(Beginning of Material shown)
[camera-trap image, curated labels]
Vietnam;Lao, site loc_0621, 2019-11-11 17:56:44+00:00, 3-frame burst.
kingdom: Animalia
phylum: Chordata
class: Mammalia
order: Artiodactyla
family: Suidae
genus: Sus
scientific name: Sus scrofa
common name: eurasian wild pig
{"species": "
(End of Material shown)
● **Exercise requirements**
Please print exactly the lines of the entries above, beginning with the line that contains "kingdom: Animalia" and ending with the last line.

● **Output for this exercise**
kingdom: Animalia
phylum: Chordata
class: Mammalia
order: Artiodactyla
family: Suidae
genus: Sus
scientific name: Sus scrofa
common name: eurasian wild pig
{"species": "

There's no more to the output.